[[ Dataset excerpts, beginning ]]
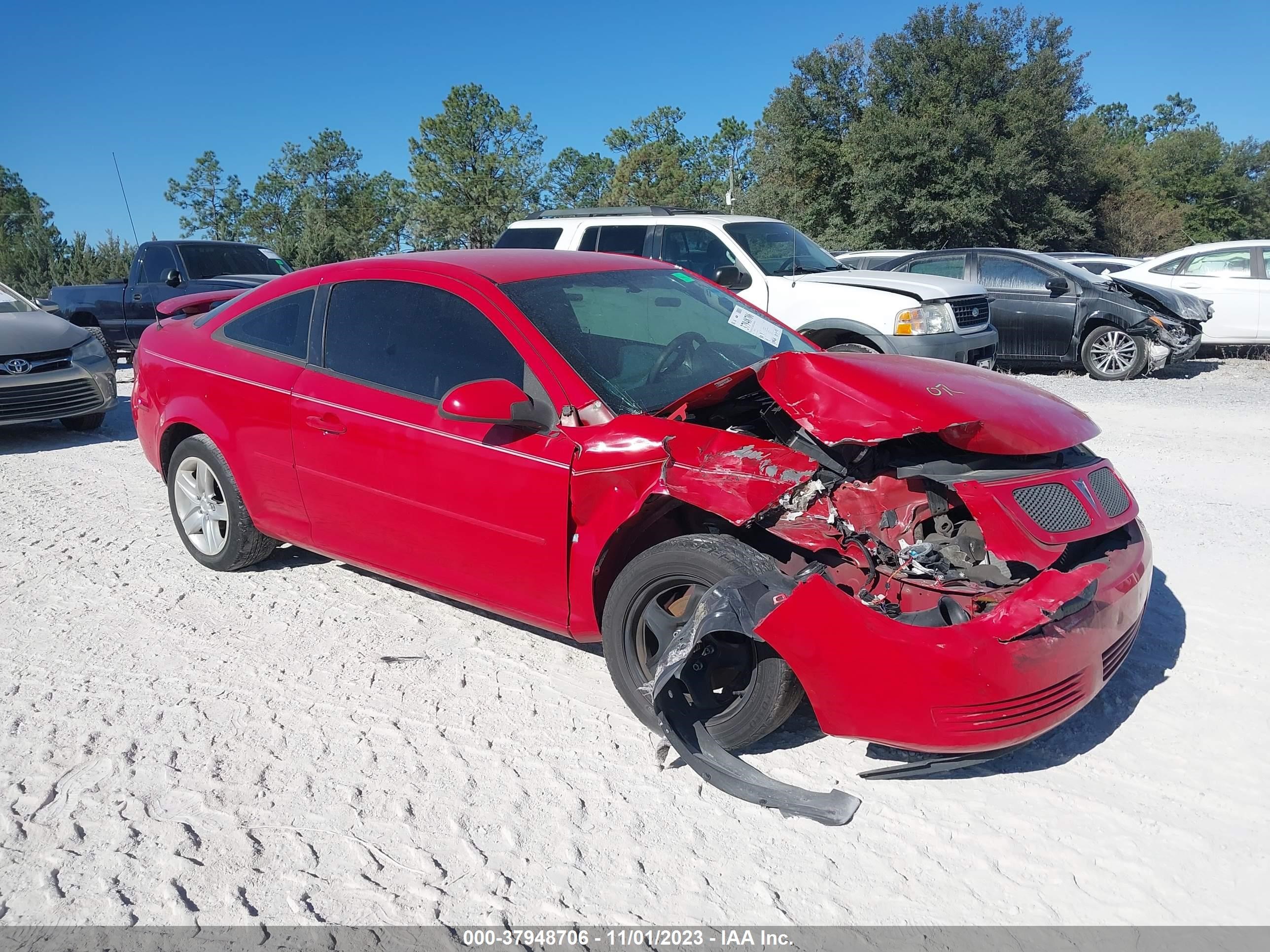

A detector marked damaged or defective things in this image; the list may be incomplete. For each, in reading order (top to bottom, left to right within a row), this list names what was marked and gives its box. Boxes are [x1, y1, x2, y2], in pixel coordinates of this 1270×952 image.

crumpled red hood [751, 353, 1102, 457]
damaged front wheel [599, 538, 797, 751]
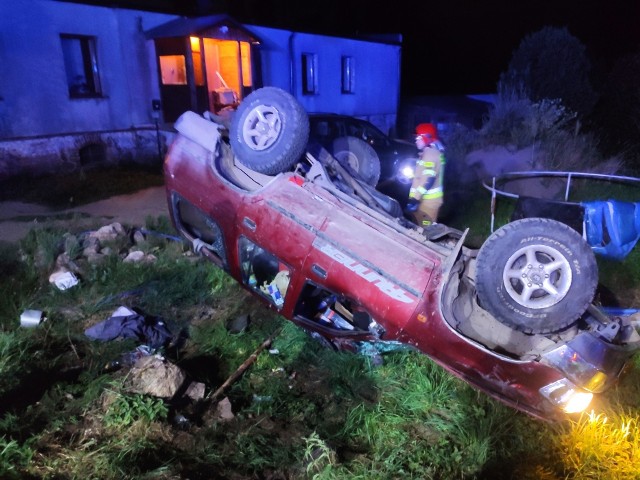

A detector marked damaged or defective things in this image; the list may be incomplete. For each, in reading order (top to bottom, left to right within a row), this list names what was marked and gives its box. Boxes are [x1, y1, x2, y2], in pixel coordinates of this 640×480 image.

overturned red car [166, 86, 640, 420]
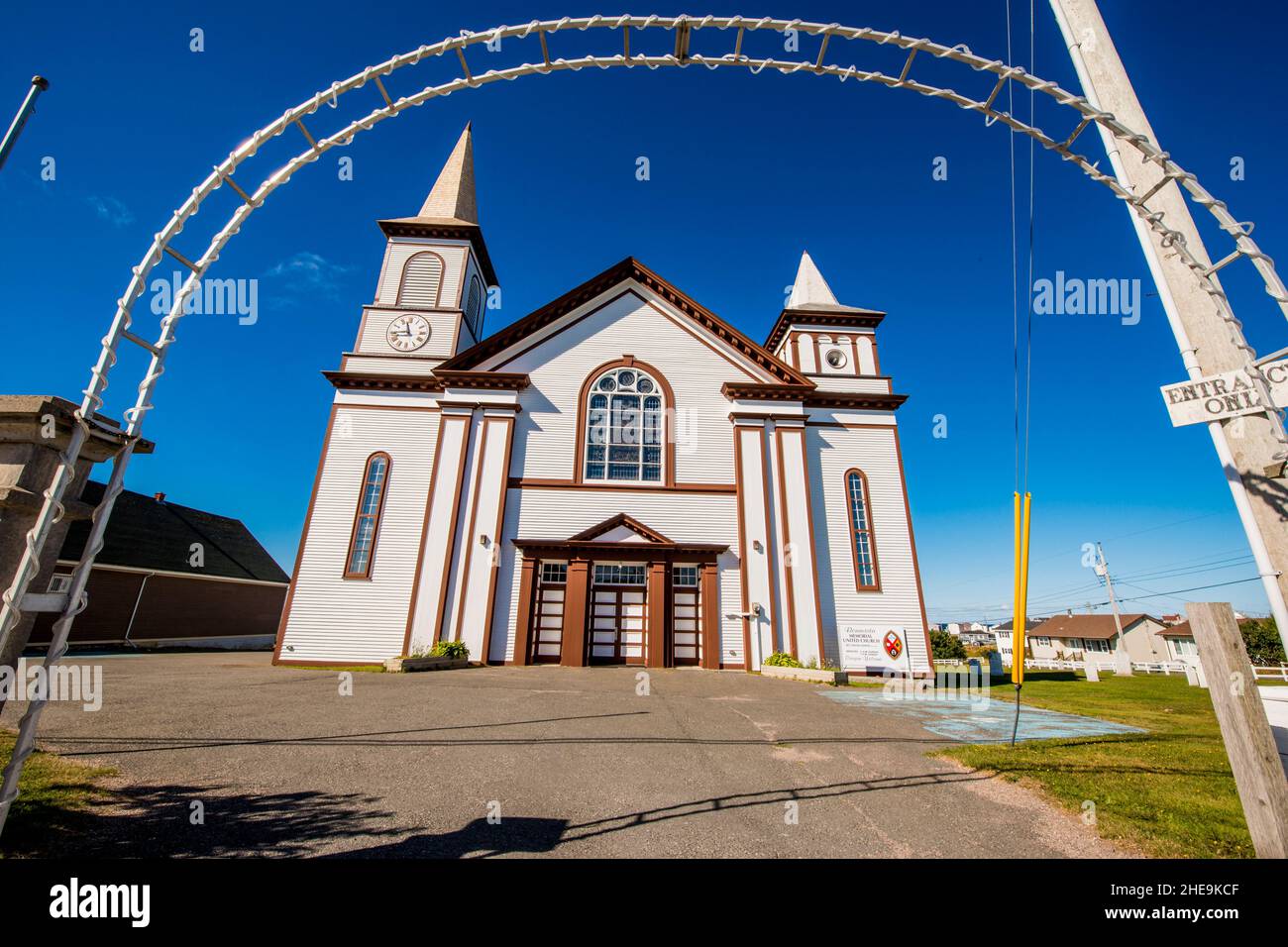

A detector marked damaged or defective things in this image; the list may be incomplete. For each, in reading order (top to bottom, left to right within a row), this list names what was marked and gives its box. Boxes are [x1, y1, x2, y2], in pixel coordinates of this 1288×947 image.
[[ Dataset excerpts, end ]]
## Work instructions
An exact copy of the lines from the one with "this 640×480 image." through the last line of the records, inclusive, is required, with all pictures left out.

## Response area
A detector marked damaged or defective things in this image; the list may be incomplete. For each, in reading order (top to bottom, left to right within a row), this list names what was marked and gives its box. Boxes are [x1, y1, x2, y2], in pixel coordinates of this 640×480 image.

overturned red car [166, 86, 640, 420]

A detector marked damaged or defective things in this image; the list may be incomplete. For each, in reading order (top to bottom, left to right within a row), this list names what was marked and gives its box. Boxes are [x1, y1, x2, y2], in pixel coordinates of this 1288×947 image.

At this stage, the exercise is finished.